— Begin SOURCE DOCUMENT —

This will cause vmread()s before the launch of state that is not saved.  
This means it is broken on migration or after set_regs().

In general we follow the following pattern:

  read from memory
  vmwrite
  vmlaunch/vmresume
  vmread
  write to memory
  loop

There are exceptions where we allow state to be cached, mostly 
registers.  But we keep accessors for them so that save/restore works.

+
+static int nested_vmx_exit_handled_msr(struct kvm_vcpu *vcpu)
+{
+	if (to_vmx(vcpu)->nested.nested_mode) {
+		struct page *msr_page = NULL;
+		u32 msr_index = vcpu->arch.regs[VCPU_REGS_RCX];
+		u32 exit_code = vmcs_read32(VM_EXIT_REASON);
+		struct shadow_vmcs *l2svmcs = get_shadow_vmcs(vcpu);
+
+		if (!cpu_has_vmx_msr_bitmap()
+		    || !nested_cpu_has_vmx_msr_bitmap(vcpu))
+			return 1;
+
+		msr_page = nested_get_page(vcpu,
+					   l2svmcs->msr_bitmap);
+
+		if (!msr_page) {
+			printk(KERN_INFO "%s error in nested_get_page\n",
+			       __func__);
+			return 0;
+		}
+
+		switch (exit_code) {
+		case EXIT_REASON_MSR_READ:
+			if (msr_index<= 0x1fff) {
+				if (test_bit(msr_index,
+					     (unsigned long *)(msr_page +
+							       0x000)))
+					return 1;
+			} else if ((msr_index>= 0xc0000000)&&
+				   (msr_index<= 0xc0001fff)) {
+				msr_index&= 0x1fff;
+				if (test_bit(msr_index,
+					     (unsigned long *)(msr_page +
+							       0x400)))
+					return 1;
+			}
+			break;
+		case EXIT_REASON_MSR_WRITE:
+			if (msr_index<= 0x1fff) {
+				if (test_bit(msr_index,
+					     (unsigned long *)(msr_page +
+							       0x800)))
+						return 1;
+			} else if ((msr_index>= 0xc0000000)&&
+				   (msr_index<= 0xc0001fff)) {
+				msr_index&= 0x1fff;
+				if (test_bit(msr_index,
+					     (unsigned long *)(msr_page +
+							       0xc00)))

— End SOURCE DOCUMENT —

> [GIVEN EXERCISE 1] In the nested VMX patch review, what offset into the MSR bitmap page is checked for a write to an MSR index at or below 0x1fff?
> [GIVEN EXERCISE 2] Continue the nested VMX patch review from the end of its last line.
The data that follows has no connection to the nested VMX patch review.

— Begin SOURCE DATA —

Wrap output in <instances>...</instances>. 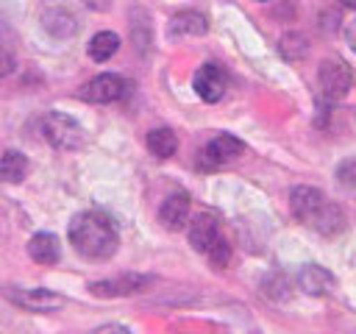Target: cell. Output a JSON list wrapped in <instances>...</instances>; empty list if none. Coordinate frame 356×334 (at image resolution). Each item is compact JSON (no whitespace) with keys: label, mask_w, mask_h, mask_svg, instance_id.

— End SOURCE DATA —

> [RESPONSE 1] 0x800

> [RESPONSE 2]
+					return 1;
+			}
+			break;
+		}
+	}
+
   

Please refactor with a single test_bit, just calculate the offsets 
differently (+400*8 for high msrs, +800*8 for writes).

+
+static int nested_vmx_exit_handled(struct kvm_vcpu *vcpu, bool kvm_override)
+{
+	u32 exit_code = vmcs_read32(VM_EXIT_REASON);
+	struct vcpu_vmx *vmx = to_vmx(vcpu);
+	u32 intr_info = vmcs_read32(VM_EXIT_INTR_INFO);
+	struct shadow_vmcs *l2svmcs;
+
+	int r = 0;
+
+	if (vmx->nested.nested_run_pending)
+		return 0;
+
+	if (unlikely(vmx->fail)) {
+		printk(KERN_INFO "%s failed vm entry %x\n",
+		       __func__, vmcs_read32(VM_INSTRUCTION_ERROR));
+		return 1;
+	}
+
+	if (kvm_override) {
   

What's kvm_override?

+		switch (exit_code) {
+		case EXIT_REASON_EXTERNAL_INTERRUPT:
+			return 0;
+		case EXIT_REASON_EXCEPTION_NMI:
+			if (!is_exception(intr_info))
+				return 0;
+
+			if (is_page_fault(intr_info)&&  (!enable_ept))
+				return 0;
+
+			break;
+		case EXIT_REASON_EPT_VIOLATION:
+			if (enable_ept)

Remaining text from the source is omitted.